Well, the Voth have apparently had it for thousands of years and it works pretty well for them. And I already pointed out that the Xindi have a transwarpish technique with their subspace vortexes which they apparently are able to navigate to specific destinations at will.
The Transwarp Project was never mentioned in all of TOS or the movies and only got a mention in TFF because Excelsior just happened to be there when Enterprise docked. If Excelsior hadn't been in port at the time we still wouldn't have known anything about it, especially since the transwarp project itself was never mentioned again by anyone after Scotty sabotaged their computer. That the drive didn't work AT ALL is conjecture based on the Star Trek Chronology but there's no real source for it; considering the Enterprise was able to reach all the way to the center of the galaxy in just a matter of hours, it stands to reason the drive was not only successful but was actually compact enough to be retrofitted to a Constitution class too.

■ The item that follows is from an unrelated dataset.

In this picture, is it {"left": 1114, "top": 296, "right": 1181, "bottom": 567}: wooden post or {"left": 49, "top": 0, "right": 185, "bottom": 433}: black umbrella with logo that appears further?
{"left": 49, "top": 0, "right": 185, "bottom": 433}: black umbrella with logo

The Enterprise traveling to the center of the Galaxy in the fifth movie isn't a good example, since if Starfleet did possess such drives, then Voyager could've been brought home sooner. (I think the best assumption is that the Enterprise-A didn't travel as far as we thought.) Also the fact that the only species known to have successful transwarp drives being cultures far more advanced that the Federation doesn't help the case that the Federation didn't have it. (As I recall, the Xindi's tech wasn't true transwarp.)
(Alternatively, the TOS movies transwarp drive could've been the 24th century normal "warp drive," as Christopher L. Bennett has suggested somewhere. Maybe. Even so, that means that the obscene range that the comics alternate reality Enterprise is still off the table, based on the limitations from VOY.)
As far as the Kelvin timeline comics go, they're full of problems and mistakes, so I don't really see the need to explain this one either beyond: "It's a mistake and non canon, either."